[Stored dataset items]
====

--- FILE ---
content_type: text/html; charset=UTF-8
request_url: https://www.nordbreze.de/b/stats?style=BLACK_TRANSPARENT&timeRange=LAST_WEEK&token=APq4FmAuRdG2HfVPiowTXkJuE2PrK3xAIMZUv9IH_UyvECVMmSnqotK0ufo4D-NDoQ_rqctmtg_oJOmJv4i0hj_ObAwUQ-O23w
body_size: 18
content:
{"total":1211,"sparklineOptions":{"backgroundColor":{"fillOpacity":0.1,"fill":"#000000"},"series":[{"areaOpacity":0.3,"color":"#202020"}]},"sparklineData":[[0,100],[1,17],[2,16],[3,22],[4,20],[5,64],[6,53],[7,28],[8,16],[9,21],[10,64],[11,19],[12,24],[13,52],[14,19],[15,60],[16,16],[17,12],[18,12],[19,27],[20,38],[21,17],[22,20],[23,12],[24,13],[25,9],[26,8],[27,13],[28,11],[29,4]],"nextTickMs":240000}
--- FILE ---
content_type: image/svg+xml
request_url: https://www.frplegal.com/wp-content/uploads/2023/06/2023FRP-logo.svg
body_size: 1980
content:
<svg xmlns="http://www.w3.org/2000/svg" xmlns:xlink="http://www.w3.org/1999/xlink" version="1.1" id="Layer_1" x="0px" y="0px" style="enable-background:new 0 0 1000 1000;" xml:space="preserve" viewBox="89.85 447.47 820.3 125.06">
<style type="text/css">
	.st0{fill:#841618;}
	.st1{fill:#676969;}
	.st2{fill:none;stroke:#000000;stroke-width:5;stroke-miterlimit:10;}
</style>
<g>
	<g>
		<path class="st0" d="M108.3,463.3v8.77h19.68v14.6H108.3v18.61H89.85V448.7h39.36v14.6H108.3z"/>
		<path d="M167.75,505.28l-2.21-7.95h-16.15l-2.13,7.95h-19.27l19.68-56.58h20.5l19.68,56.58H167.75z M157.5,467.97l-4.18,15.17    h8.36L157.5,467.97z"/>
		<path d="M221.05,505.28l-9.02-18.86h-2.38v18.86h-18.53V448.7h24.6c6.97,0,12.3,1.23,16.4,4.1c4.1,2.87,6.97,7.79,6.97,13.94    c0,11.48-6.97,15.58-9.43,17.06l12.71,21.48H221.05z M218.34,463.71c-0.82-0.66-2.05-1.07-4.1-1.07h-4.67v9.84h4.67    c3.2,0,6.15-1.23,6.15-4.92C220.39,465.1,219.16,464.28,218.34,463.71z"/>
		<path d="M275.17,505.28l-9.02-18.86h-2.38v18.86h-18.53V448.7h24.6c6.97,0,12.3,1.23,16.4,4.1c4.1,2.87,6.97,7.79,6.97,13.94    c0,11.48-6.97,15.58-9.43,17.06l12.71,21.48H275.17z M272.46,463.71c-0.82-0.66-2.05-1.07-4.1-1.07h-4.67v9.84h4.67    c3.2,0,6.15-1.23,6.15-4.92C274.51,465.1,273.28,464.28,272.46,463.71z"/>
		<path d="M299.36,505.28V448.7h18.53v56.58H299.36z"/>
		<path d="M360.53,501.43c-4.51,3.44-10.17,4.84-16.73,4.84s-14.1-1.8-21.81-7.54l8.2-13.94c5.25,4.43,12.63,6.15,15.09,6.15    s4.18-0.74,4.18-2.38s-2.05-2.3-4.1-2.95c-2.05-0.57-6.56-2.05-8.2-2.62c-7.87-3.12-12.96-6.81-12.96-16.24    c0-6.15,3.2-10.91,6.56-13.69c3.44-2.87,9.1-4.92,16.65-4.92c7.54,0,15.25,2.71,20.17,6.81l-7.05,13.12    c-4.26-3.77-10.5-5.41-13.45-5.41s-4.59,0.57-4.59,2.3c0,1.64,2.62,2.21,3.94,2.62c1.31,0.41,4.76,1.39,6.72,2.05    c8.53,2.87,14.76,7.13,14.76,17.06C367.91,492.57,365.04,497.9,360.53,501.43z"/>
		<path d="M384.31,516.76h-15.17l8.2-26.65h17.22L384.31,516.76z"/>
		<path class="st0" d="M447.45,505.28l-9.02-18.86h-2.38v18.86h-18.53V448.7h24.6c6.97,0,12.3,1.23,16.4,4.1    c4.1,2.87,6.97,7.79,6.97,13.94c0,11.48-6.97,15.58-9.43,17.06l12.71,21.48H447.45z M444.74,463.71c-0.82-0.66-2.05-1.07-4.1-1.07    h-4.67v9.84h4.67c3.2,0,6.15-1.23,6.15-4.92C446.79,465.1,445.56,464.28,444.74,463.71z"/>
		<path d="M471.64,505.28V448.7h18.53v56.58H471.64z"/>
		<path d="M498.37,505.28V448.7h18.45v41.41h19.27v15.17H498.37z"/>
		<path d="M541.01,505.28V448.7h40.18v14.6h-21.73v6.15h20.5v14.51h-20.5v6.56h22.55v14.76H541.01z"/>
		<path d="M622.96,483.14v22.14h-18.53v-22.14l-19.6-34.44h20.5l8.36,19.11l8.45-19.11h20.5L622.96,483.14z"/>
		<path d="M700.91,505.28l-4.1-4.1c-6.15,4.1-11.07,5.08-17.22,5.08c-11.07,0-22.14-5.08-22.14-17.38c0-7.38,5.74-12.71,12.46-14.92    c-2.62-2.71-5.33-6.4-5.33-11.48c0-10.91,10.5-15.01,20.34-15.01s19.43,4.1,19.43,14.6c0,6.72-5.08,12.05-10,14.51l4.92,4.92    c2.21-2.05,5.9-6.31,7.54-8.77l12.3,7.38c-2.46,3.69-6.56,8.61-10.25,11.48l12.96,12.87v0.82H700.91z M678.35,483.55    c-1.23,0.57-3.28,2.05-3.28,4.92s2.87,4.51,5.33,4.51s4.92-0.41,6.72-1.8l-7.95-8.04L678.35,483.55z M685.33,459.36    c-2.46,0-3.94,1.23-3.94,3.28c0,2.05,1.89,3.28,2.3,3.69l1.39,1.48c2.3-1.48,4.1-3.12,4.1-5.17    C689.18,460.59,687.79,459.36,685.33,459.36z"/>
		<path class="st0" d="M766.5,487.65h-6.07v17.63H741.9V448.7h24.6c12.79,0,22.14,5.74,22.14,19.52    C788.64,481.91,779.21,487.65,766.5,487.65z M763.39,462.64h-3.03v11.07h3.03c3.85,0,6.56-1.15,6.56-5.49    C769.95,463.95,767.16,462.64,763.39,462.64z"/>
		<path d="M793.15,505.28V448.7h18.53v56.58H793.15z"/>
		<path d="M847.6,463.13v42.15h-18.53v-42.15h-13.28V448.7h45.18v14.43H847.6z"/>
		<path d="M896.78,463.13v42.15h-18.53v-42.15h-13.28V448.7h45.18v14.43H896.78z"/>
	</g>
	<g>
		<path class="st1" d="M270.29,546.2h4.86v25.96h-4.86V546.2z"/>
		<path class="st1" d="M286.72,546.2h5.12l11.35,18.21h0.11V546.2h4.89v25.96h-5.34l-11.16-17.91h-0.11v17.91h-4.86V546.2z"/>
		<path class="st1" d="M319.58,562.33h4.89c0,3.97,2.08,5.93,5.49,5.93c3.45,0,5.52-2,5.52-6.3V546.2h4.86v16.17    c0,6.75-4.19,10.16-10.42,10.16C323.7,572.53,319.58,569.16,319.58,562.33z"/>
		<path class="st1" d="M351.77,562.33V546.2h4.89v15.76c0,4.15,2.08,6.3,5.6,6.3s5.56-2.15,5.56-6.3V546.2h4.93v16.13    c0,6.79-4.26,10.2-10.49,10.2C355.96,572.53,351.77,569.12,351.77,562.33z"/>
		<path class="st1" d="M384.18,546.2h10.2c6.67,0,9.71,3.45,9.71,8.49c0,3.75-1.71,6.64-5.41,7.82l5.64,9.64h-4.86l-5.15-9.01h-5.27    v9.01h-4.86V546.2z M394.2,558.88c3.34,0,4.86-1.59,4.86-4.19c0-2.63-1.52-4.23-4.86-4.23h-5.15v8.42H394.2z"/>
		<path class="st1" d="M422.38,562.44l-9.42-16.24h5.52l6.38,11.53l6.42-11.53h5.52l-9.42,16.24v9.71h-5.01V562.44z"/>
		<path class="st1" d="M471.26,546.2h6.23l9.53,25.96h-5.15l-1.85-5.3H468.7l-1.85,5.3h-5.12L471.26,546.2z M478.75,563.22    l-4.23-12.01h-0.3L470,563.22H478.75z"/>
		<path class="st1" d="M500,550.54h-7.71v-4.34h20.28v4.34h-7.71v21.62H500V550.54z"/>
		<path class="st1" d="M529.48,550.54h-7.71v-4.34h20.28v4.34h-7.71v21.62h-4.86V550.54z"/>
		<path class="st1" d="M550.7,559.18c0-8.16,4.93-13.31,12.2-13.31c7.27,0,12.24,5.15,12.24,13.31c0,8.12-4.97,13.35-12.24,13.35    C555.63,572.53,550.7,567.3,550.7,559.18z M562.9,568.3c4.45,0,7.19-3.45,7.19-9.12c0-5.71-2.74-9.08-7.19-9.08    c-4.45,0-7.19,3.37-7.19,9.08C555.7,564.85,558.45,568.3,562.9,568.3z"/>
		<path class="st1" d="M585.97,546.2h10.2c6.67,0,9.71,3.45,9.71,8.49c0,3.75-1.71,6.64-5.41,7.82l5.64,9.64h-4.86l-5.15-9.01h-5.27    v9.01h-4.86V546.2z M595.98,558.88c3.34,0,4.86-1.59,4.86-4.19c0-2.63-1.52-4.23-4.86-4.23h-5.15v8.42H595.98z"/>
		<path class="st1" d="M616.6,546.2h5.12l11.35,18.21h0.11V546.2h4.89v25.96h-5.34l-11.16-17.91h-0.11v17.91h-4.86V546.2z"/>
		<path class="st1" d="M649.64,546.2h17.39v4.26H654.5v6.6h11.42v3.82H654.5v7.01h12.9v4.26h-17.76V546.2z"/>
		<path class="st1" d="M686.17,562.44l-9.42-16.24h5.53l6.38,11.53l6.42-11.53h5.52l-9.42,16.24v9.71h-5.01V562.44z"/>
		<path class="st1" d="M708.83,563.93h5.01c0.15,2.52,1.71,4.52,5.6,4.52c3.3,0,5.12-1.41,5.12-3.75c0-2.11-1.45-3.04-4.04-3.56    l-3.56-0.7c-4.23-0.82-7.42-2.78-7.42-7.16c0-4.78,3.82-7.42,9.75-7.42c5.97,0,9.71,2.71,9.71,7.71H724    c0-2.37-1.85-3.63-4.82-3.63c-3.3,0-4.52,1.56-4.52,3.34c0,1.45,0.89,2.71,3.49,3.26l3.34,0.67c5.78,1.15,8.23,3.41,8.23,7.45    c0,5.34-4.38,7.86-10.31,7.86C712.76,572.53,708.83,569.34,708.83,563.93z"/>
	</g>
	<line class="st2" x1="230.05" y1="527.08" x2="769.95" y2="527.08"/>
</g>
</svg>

====

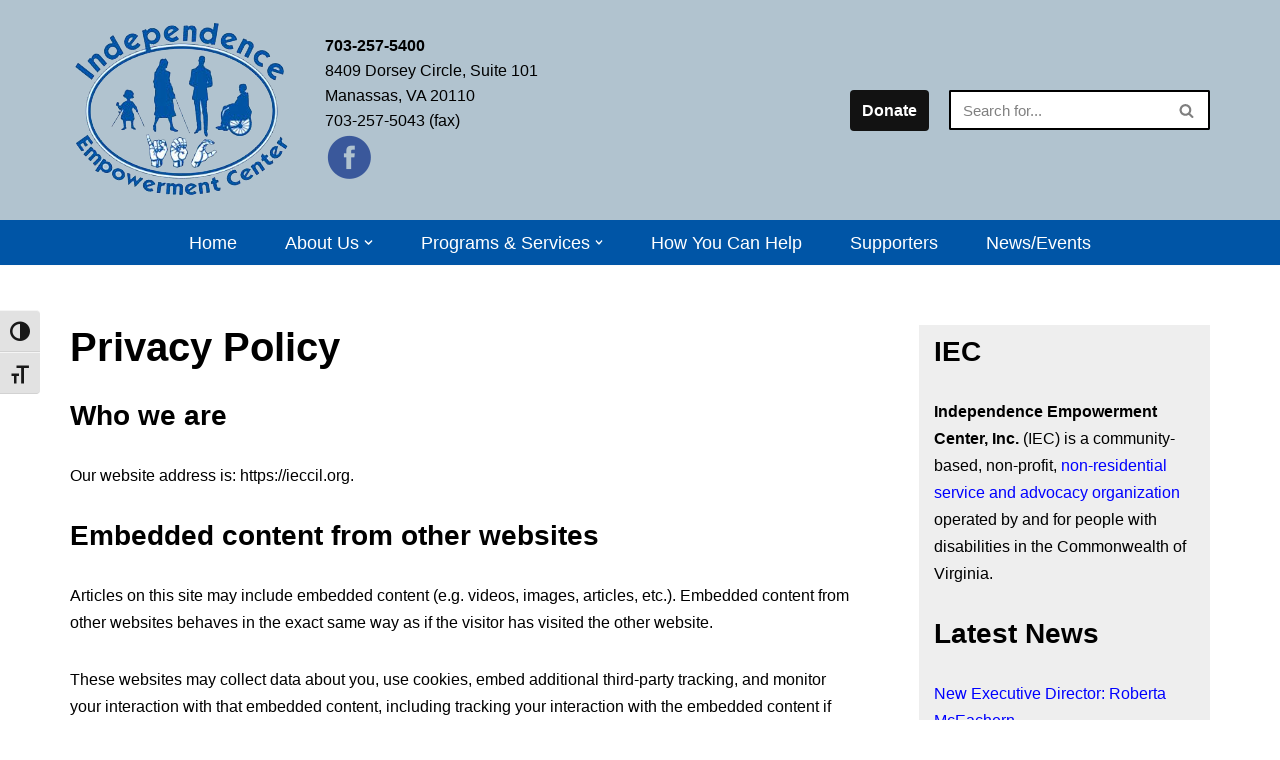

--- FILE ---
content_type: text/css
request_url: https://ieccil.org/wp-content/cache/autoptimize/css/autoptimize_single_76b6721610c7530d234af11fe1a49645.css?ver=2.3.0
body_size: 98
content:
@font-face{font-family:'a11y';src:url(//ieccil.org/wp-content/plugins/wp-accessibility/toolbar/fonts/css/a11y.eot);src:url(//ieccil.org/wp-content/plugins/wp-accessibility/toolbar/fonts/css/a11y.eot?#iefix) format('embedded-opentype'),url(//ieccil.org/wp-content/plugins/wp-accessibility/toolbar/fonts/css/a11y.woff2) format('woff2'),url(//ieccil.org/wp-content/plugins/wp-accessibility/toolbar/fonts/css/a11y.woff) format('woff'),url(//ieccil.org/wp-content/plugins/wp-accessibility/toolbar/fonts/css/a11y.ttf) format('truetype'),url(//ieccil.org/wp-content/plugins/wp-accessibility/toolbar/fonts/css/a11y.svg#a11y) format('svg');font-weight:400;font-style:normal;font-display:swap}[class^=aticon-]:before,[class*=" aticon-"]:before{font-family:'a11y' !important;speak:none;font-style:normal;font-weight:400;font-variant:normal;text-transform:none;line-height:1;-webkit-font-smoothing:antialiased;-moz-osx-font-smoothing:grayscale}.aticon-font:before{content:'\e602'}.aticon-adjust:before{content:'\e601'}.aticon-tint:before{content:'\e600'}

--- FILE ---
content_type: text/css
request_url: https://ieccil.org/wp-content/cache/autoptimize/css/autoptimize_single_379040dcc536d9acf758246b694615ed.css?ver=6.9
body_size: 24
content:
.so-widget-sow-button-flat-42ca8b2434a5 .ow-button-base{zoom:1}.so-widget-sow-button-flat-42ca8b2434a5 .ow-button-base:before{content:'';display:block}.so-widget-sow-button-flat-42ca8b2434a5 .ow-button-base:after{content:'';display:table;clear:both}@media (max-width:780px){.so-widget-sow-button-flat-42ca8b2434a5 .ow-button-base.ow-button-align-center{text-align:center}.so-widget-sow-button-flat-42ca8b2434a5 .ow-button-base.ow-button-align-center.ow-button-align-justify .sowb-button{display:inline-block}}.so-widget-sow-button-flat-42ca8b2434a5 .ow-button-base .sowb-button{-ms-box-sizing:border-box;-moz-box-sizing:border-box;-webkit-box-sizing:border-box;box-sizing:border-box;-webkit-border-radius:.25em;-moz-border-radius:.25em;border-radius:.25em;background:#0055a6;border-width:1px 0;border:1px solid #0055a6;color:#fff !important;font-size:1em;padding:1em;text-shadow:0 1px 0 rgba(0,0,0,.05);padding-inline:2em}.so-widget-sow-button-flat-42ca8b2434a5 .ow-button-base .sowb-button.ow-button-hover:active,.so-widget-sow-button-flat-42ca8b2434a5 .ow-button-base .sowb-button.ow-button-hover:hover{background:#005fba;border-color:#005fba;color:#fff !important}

====

# [Exercise aim]
Filter these records, keeping every line where the word "autoptimize" occurs.

# [Exercise response]
request_url: https://ieccil.org/wp-content/cache/autoptimize/css/autoptimize_single_76b6721610c7530d234af11fe1a49645.css?ver=2.3.0
request_url: https://ieccil.org/wp-content/cache/autoptimize/css/autoptimize_single_379040dcc536d9acf758246b694615ed.css?ver=6.9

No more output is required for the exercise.